As long as the tune is in the public domain, or if it's still copyrighted credit and or appropriate compensation is given, I say "borrowing" Irish tunes is A-OK. My band has borrowed several Irish and Scottish trad tunes and arranged them in very non-traditional ways. We've recorded a couple of them and cycle several more in and out of our live performance sets. It's not often that you hear brass instruments (including a tuba) playing tunes like "Musical Priest" and "Sleepy Maggie." 10 million people heard our version of "Sleepy Maggie" because it was used (almost in it's entirety) in a pilot for a TV series. Oh, I can hear the grumbling from here... :-P

# Posted on March 21st 2008 by GDub

Re: Other genres 'borrowing' from ITM

Do you know Percy Grainger's piece "Molly On The Shore"? It may sound a bit like what you've been doing.

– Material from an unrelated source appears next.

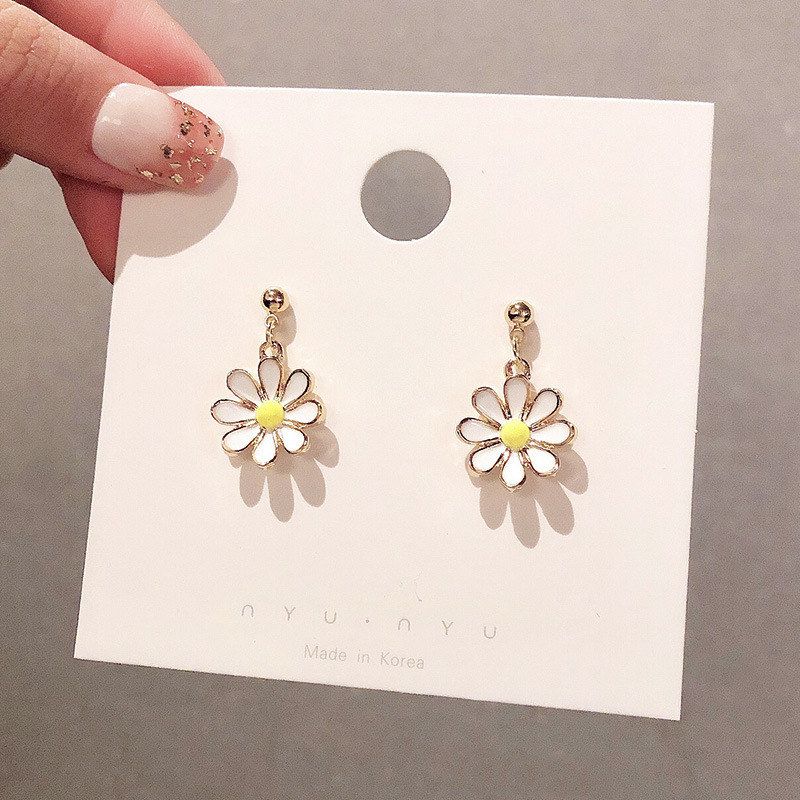 S925 Silver Needle Small Daisy flower ear studs, unique no-hole ear clips, feminine and versatile earrings, simple and elegant earrings Specification drawing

# Posted on March 21st 2008 by nicholas

Re: Other genres 'borrowing' from ITM

I wasn't there, but it is my understanding that many classical composers grew up with music of all sorts in the house and out. I am thinking of the madrigals of a far earlier time, the popularity of the parlor piano before the advent of age of music machines, to name a couple of examples. It is my conjecture that music of different sorts was part of their day to day existence. If I were to try to become a classical composer, I would need all day, everyday, but i have met enough musical people who can change their musical hats in the middle of the stream that it would seem incomprehensible that many of them did not play "trad" music of all sorts.